Data items
+-------+

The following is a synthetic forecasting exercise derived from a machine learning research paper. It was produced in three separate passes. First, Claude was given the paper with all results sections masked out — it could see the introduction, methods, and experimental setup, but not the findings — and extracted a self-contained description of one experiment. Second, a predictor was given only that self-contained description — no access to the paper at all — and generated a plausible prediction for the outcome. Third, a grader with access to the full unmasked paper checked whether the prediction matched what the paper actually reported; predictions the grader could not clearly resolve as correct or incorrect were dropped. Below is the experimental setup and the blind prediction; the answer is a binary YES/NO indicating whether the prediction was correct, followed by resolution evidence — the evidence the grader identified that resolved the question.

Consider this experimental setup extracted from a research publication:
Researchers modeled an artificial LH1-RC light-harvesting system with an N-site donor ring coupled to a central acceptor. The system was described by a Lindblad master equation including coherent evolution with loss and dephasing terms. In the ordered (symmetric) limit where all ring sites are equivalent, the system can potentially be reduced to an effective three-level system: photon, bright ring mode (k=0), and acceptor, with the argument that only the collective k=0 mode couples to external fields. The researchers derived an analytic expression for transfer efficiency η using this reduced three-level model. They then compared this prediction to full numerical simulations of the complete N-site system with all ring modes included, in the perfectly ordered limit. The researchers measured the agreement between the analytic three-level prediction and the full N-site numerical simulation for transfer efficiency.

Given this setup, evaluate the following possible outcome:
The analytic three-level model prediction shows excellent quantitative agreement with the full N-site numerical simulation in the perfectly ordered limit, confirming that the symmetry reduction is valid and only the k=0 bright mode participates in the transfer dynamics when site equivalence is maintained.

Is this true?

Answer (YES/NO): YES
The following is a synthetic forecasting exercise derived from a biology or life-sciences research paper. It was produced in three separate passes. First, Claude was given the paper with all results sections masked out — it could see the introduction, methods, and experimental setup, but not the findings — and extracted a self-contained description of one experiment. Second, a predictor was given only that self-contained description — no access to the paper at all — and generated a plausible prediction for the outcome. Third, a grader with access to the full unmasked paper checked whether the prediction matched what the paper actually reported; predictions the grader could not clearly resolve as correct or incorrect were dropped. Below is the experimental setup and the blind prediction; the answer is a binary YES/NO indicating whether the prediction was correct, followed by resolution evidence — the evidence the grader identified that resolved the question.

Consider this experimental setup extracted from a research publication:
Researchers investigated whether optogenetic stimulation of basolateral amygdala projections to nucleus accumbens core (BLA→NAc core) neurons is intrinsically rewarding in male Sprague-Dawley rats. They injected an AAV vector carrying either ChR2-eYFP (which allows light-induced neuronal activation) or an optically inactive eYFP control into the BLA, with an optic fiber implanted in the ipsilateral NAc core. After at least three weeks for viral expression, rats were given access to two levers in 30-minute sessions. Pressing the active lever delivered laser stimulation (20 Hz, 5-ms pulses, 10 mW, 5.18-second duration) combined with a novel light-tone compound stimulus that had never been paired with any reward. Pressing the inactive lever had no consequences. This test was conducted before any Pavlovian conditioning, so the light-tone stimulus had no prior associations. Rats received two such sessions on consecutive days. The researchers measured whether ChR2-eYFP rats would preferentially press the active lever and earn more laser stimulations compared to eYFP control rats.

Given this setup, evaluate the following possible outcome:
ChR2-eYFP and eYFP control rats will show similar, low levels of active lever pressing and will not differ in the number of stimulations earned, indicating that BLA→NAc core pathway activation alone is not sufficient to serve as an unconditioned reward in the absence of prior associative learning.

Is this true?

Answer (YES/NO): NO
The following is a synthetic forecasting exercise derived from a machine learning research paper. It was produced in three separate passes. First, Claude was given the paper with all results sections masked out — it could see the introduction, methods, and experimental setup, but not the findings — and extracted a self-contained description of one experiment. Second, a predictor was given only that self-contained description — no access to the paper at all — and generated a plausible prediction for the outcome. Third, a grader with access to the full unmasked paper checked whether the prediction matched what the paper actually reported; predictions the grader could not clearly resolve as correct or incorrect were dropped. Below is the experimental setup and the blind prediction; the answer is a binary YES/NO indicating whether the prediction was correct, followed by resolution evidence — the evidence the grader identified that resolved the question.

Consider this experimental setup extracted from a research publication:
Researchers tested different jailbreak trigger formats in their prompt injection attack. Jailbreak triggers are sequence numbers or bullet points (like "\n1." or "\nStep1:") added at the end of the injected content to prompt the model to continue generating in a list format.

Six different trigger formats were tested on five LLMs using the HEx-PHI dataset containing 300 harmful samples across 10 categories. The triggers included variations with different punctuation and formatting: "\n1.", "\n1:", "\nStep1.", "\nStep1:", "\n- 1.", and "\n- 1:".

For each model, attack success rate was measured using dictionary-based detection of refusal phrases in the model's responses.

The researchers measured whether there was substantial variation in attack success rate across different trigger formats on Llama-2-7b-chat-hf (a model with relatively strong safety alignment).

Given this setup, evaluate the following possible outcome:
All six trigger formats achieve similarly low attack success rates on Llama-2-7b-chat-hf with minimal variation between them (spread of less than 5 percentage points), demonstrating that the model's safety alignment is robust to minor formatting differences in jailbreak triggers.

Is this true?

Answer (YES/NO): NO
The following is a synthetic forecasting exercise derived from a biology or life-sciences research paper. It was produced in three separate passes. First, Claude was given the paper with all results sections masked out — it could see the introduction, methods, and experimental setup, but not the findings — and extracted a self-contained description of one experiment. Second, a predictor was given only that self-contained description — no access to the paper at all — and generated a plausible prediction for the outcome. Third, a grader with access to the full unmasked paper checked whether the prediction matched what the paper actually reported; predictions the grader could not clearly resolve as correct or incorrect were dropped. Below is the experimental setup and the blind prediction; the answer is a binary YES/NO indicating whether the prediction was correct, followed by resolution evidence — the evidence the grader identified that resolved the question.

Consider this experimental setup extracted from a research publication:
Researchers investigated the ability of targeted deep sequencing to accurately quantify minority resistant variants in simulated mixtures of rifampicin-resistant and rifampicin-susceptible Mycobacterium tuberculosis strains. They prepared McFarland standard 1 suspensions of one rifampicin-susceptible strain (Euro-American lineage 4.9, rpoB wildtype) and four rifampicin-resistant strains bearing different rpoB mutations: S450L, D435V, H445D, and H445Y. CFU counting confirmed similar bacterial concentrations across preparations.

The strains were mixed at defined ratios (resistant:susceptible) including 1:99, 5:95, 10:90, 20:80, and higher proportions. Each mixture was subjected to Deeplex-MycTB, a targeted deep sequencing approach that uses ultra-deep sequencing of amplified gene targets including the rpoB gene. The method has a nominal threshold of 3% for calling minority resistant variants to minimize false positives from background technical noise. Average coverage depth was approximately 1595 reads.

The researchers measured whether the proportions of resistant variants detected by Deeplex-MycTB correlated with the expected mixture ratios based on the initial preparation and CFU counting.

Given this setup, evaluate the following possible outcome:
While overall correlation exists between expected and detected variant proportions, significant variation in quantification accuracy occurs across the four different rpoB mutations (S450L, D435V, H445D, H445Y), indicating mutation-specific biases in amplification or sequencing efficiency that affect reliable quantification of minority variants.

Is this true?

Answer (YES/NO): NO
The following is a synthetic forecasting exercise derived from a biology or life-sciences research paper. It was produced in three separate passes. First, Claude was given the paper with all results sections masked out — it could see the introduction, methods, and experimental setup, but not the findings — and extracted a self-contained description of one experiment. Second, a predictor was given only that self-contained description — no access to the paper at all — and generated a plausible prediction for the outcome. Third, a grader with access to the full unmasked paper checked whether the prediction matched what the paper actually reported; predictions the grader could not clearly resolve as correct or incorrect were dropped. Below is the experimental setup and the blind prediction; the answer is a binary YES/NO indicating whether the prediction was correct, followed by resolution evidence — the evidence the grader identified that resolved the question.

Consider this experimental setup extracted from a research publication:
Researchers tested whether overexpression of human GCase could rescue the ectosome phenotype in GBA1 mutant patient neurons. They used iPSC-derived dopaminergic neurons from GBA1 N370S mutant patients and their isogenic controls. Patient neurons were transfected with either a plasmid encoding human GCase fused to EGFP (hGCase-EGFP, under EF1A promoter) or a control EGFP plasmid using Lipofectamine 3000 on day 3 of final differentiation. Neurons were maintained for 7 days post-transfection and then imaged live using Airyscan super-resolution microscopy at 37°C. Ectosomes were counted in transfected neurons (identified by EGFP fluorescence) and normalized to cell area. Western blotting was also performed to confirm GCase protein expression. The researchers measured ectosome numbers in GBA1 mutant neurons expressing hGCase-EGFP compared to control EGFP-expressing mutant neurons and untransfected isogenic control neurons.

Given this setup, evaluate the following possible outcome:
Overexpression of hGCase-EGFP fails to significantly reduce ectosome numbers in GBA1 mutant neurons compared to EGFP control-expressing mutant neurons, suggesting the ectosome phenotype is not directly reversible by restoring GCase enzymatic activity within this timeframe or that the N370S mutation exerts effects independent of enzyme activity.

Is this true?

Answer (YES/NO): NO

+-------+

TASK BRIEF
Scan the data above and copy every line with "alignment" in it.

RESPONSE TO THIS EXERCISE
The researchers measured whether there was substantial variation in attack success rate across different trigger formats on Llama-2-7b-chat-hf (a model with relatively strong safety alignment).
All six trigger formats achieve similarly low attack success rates on Llama-2-7b-chat-hf with minimal variation between them (spread of less than 5 percentage points), demonstrating that the model's safety alignment is robust to minor formatting differences in jailbreak triggers.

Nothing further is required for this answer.